I really gotta get back to work, will continue later.
CO2 is a good proxy for pollution in general. Cut back on CO2 and you also cut back on all kinds of toxic nasties. As long as Australia can handle the added tax (it really isn't onerous) then why not go through with the plan??
CO2 has another nasty effect besides enhancing the greenhouse effect, which is ocean acidification. This one is beyond dispute, and is bleaching corals and may disrupt fish stocks.
There's another explanation and that's that numerous papers conclude that temperature changes precede (rather than follow) CO2 level changes. Given the properties of the oceans as CO2 sinks/sources as they cool/heat-up it's not difficult to understand why this would be observed.
You raise an interesting point (that I heard elsewhere) that temperature usually start to rise before the CO2 levels pick up in the historical record, and the simplest explanation is indeed that CO2 is released from natural reservoirs. However, as I understand it, the point is that this CO2 release then provides positive feedback to the warming, making it much greater.
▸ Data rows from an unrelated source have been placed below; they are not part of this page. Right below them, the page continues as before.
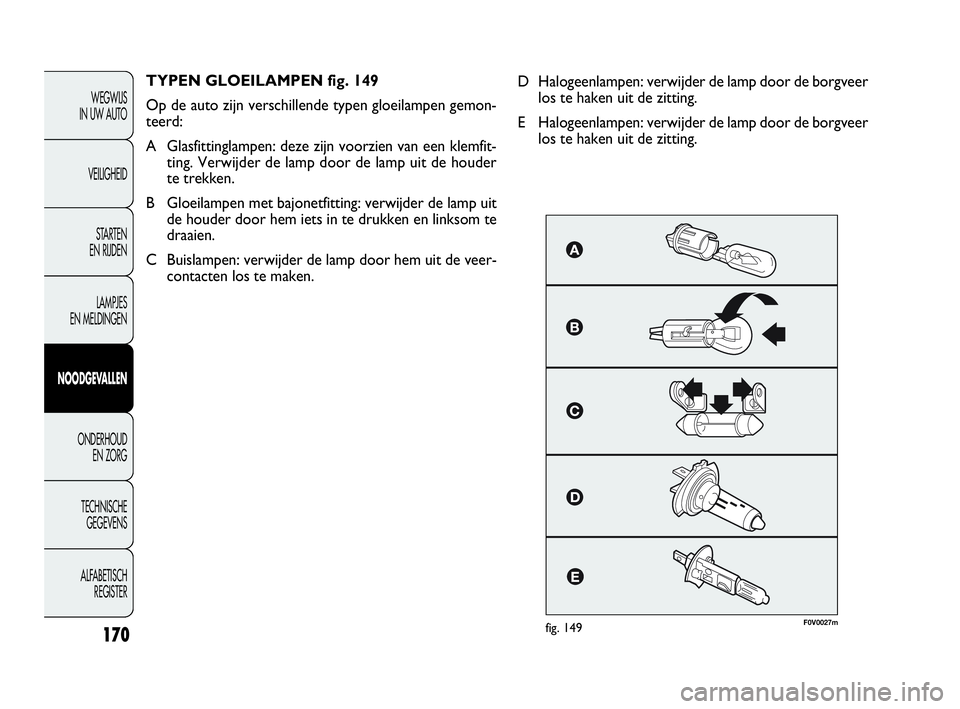 WEGWIJS IN UW AUTO

VEILIGHEID

STARTEN EN RIJDEN

LAMPJES EN MELDINGEN

NOODGEVALLEN

ONDERHOUD EN ZORG

TECHNISCHE GEGEVENS

ALFABETISCH REGISTER

170

TYPEN GLOEILAMPEN fig. 149

Op de auto zijn verschillende typen gloeilampen gemonteerd:

A Glasfittinglampen: deze zijn voorzien van een klemfitting. Verwijder de lamp door de lamp uit de houder te trekken.

B Gloeilampen met bajonetfitting: verwijder de lamp uit de houder door hem iets in te drukken en linksom te draaien.

C Buislampen: verwijder de lamp door hem uit de veercontacten los te maken.

D Halogeenlampen: verwijder de lamp door de borgveer los te haken uit de zitting.

E Halogeenlampen: verwijder de lamp door de borgveer los te haken uit de zitting.

A

B

C

D

E

fig. 149

F0V0027m

carmanualsonline.info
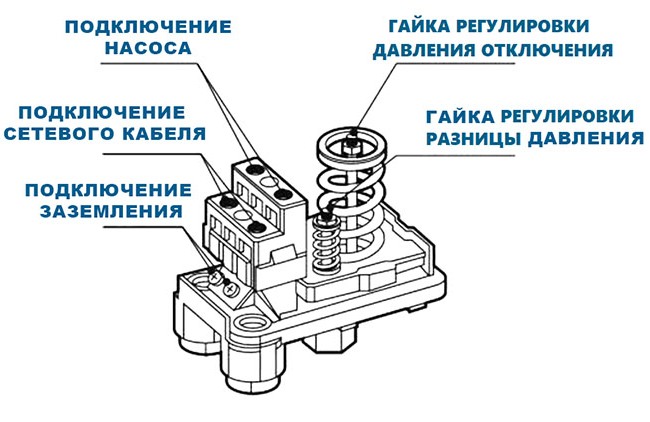 ПОДКЛЮЧЕНИЕ НАСОСА

ПОДКЛЮЧЕНИЕ СЕТЕВОГО КАБЕЛЯ

ПОДКЛЮЧЕНИЕ ЗАЗЕМЛЕНИЯ

ГАЙКА РЕГУЛИРОВКИ ДАВЛЕНИЯ ОТКЛЮЧЕНИЯ

ГАЙКА РЕГУЛИРОВКИ РАЗНИЦЫ ДАВЛЕНИЯ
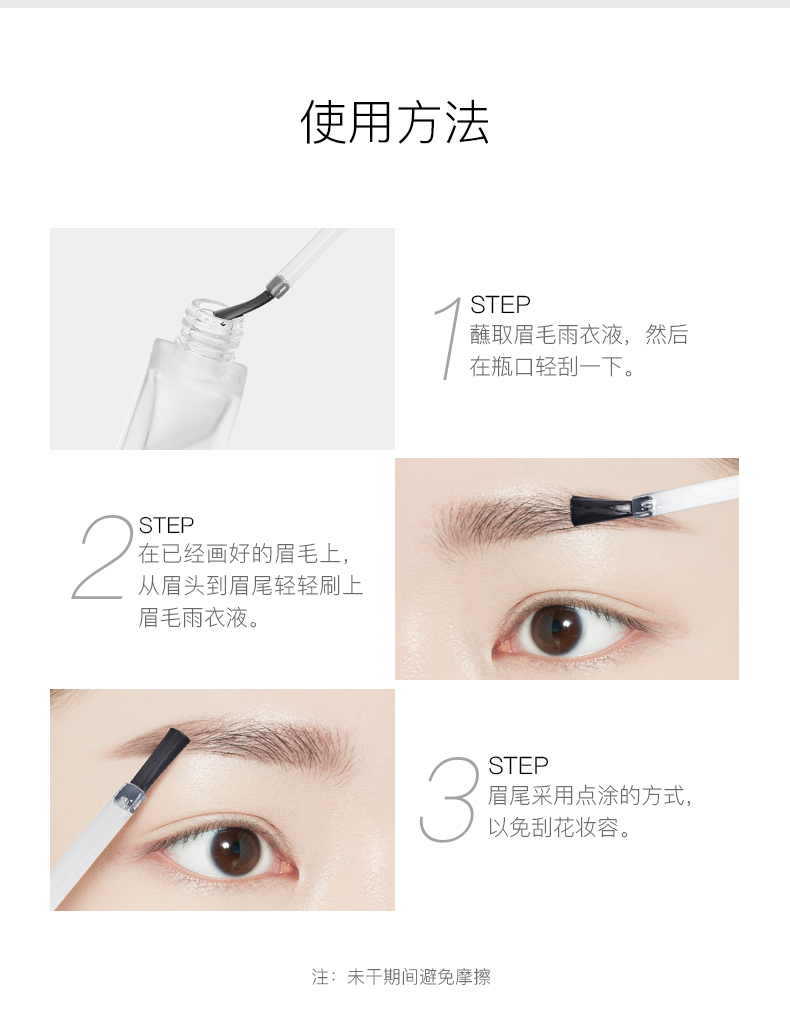 使用方法

1 STEP
蘸取眉毛雨衣液，然后在瓶口轻刮一下。

2 STEP
在已经画好的眉毛上，从眉头到眉尾轻轻刷上眉毛雨衣液。

3 STEP
眉尾采用点涂的方式，以免刮花妆容。

注：未干期间避免摩擦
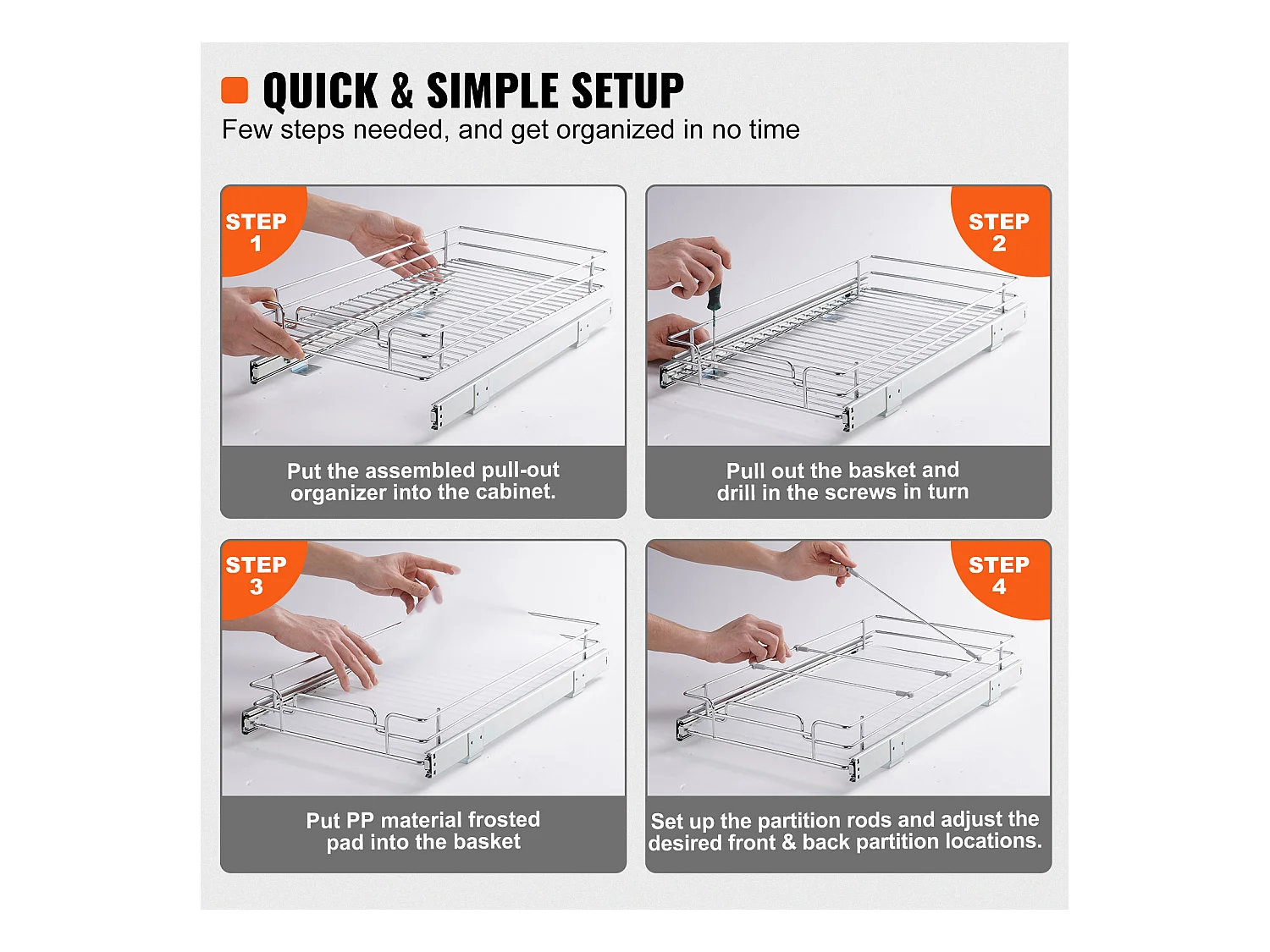 QUICK & SIMPLE SETUP
Few steps needed, and get organized in no time

STEP 1

Put the assembled pull-out organizer into the cabinet.

STEP 2

Pull out the basket and drill in the screws in turn

STEP 3

Put PP material frosted pad into the basket

STEP 4

Set up the partition rods and adjust the desired front & back partition locations.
We don't simply take actions because something might be causal. Just because I might be killed in a car accident if I get in a car today, doesn't mean I refuse to get in a car for the rest of my life. We only take actions based on risk/benefit analysis.
Do you think climate models fail to capture the dynamics of water vapor and cloud formation?
Also, do the climate models miss large fluctuations in solar irradiance? My understanding is that fluctuations are quite small small, even during sunspot cycles.
BTW, not driving is one of the best ways to increase your expected lifespan :) Of course, if you like the lifestyle it may be worth it to you. I'm not sure the same felicific calculus can be applied to whole civilizations, esp. when the benefits and costs are not commensurately distributed.
From wikipedia: "A 1,000 MW coal-burning power plant could have an uncontrolled release of as much as 5.2 metric tons per year of uranium (containing 74 pounds (34 kg) of uranium-235) and 12.8 metric tons per year of thorium."
Personally I'm not too worried about global warming but I'm all for cleaner air and water. Also keep in mind Australia gets the vast majority of its electricity from coal.